*EXERCISE TASK:* Only the lines from the one with "Out of the soil" to the last line belong in your answer; write them out exactly and drop the pictures.

*Visual spatial reasoning items:*
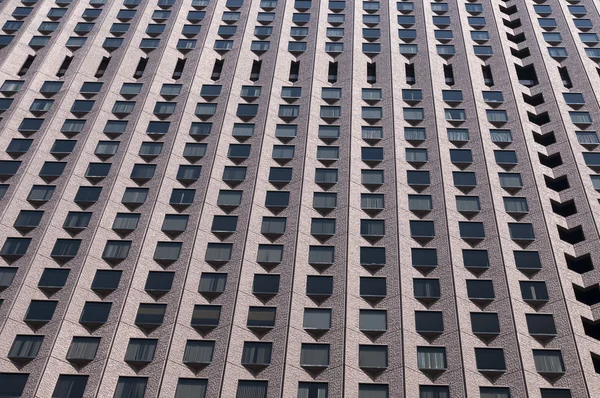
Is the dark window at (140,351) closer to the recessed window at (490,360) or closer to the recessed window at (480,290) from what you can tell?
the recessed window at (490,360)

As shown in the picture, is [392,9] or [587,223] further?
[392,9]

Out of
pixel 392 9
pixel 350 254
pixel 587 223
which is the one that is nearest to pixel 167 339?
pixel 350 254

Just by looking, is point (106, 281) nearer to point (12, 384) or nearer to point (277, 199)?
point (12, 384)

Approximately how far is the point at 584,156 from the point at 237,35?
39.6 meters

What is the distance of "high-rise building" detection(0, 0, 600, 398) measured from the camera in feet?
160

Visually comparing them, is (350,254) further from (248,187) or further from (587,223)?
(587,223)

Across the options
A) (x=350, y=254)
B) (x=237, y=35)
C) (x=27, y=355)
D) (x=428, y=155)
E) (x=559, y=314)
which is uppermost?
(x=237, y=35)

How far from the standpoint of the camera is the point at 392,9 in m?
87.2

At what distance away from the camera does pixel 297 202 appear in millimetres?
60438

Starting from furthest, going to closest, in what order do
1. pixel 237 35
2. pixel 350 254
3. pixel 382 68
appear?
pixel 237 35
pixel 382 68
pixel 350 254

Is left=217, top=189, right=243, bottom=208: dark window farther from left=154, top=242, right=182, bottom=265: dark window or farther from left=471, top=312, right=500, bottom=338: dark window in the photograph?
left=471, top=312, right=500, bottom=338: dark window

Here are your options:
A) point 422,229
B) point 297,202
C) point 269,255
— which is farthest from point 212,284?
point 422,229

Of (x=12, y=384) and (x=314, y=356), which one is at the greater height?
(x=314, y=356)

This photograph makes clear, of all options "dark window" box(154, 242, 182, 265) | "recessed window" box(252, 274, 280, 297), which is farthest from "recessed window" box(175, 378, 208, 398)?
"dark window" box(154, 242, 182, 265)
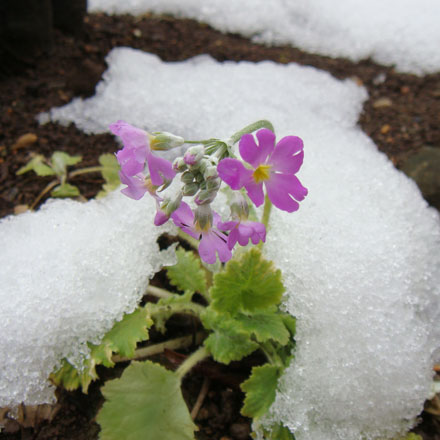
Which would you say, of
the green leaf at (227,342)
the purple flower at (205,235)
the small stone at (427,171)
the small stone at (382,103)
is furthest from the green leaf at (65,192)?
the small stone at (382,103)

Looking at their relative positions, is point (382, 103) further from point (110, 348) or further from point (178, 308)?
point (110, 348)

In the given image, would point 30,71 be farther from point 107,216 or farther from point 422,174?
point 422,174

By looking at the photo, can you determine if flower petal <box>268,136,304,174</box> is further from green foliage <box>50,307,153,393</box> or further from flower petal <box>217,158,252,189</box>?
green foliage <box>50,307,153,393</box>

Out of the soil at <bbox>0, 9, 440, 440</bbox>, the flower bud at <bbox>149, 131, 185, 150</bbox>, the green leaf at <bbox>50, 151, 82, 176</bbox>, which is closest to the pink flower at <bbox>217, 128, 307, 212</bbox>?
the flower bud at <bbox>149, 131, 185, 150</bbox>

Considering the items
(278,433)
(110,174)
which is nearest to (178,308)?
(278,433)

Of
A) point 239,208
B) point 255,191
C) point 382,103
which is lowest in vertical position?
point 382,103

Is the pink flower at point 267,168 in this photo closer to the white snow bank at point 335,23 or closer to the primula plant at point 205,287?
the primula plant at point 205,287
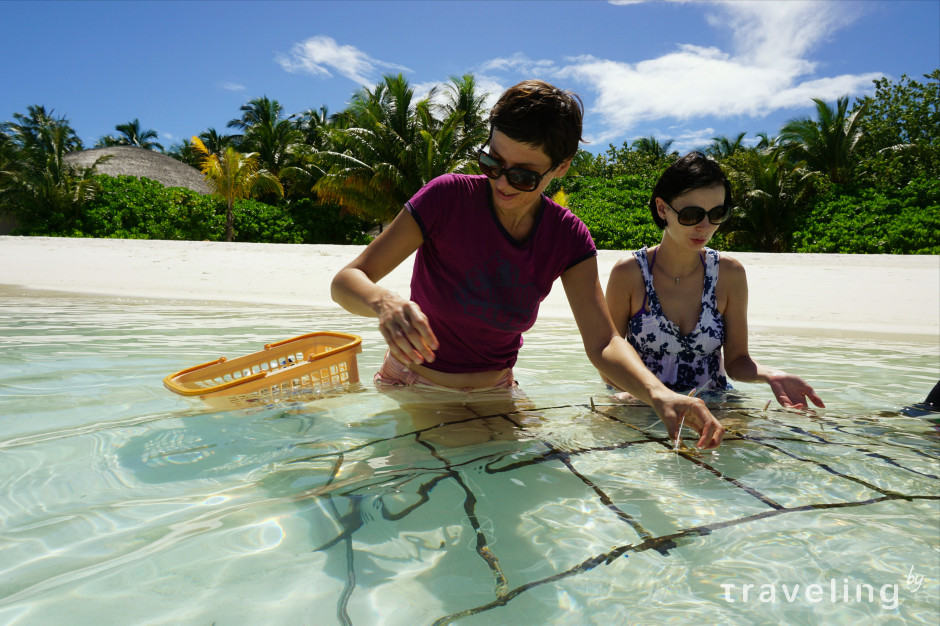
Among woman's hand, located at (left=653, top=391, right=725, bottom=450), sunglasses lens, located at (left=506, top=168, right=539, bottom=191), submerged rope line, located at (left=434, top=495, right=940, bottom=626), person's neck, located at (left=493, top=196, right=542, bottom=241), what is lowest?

*REPLY TO THE TASK:*
Out of the soil at <bbox>0, 9, 440, 440</bbox>, the flower bud at <bbox>149, 131, 185, 150</bbox>, the green leaf at <bbox>50, 151, 82, 176</bbox>, which is closest to the pink flower at <bbox>217, 128, 307, 212</bbox>?
the flower bud at <bbox>149, 131, 185, 150</bbox>

Considering the items
(278,433)
(110,174)
which is nearest to (178,308)?
(278,433)

Of
A) point 239,208
B) point 255,191
C) point 382,103
which is lowest in vertical position?
point 382,103

Is the pink flower at point 267,168 in this photo closer to the white snow bank at point 335,23 or closer to the primula plant at point 205,287?
the primula plant at point 205,287
Among woman's hand, located at (left=653, top=391, right=725, bottom=450), sunglasses lens, located at (left=506, top=168, right=539, bottom=191), submerged rope line, located at (left=434, top=495, right=940, bottom=626), person's neck, located at (left=493, top=196, right=542, bottom=241), what is lowest?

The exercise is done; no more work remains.